# Texte source
<<<<

C’est vous qui savez captiver

Mon cœur aux autres rois rebelle ;

C’est vous en qui je dois trouver

Une douceur toujours nouvelle :

C’est chez vous qu’il faut achever

Ma vieille Histoire universelle,

Dépuceler, enjoliver,

Dans vingt chants, Jeanne La Pucelle.

Et surtout à jamais braver des Dévots l’infâme séquelle.

 

 

Je partirai donc, mon adorable maître, pour revenir, dès que j’aurai mis ordre à mes affaires. Je vous parle avec ma franchise ordinaire. J’ai cru m’apercevoir que je vous serais moins agréable si je venais ici avec d’autres, et je vous avoue qu’appartenant uniquement à votre majesté, j’aurai l’âme plus à l’aise.

 

Je n’ambitionne point du tout d’être chargé d’affaires comme Destouches et Prior, deux poètes qui ont fait deux paix entre la France et l’Angleterre (1). Vous ferez ce qu’il vous plaira avec tous les rois de ce monde, sans que je m’en mêle ; mais je vous conjure instamment de m’écrire un mot que je puisse montrer au roi de France.

>>>>

# Données fournies
<<<<

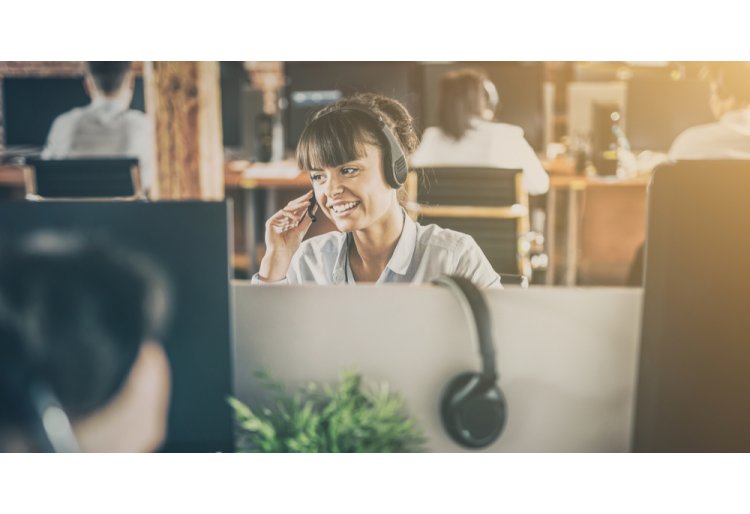 La importancia del telemarketing para las PYMES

>>>>

# Consigne
Reproduisez à l’identique le passage du texte source allant de « Dans vingt chants, Jeanne » à « plus à l’aise. ». Les lignes figurant ci-dessus forment un matériau distinct du texte source.

# Corrigé
Dans vingt chants, Jeanne La Pucelle.

Et surtout à jamais braver des Dévots l’infâme séquelle.

 

 

Je partirai donc, mon adorable maître, pour revenir, dès que j’aurai mis ordre à mes affaires. Je vous parle avec ma franchise ordinaire. J’ai cru m’apercevoir que je vous serais moins agréable si je venais ici avec d’autres, et je vous avoue qu’appartenant uniquement à votre majesté, j’aurai l’âme plus à l’aise.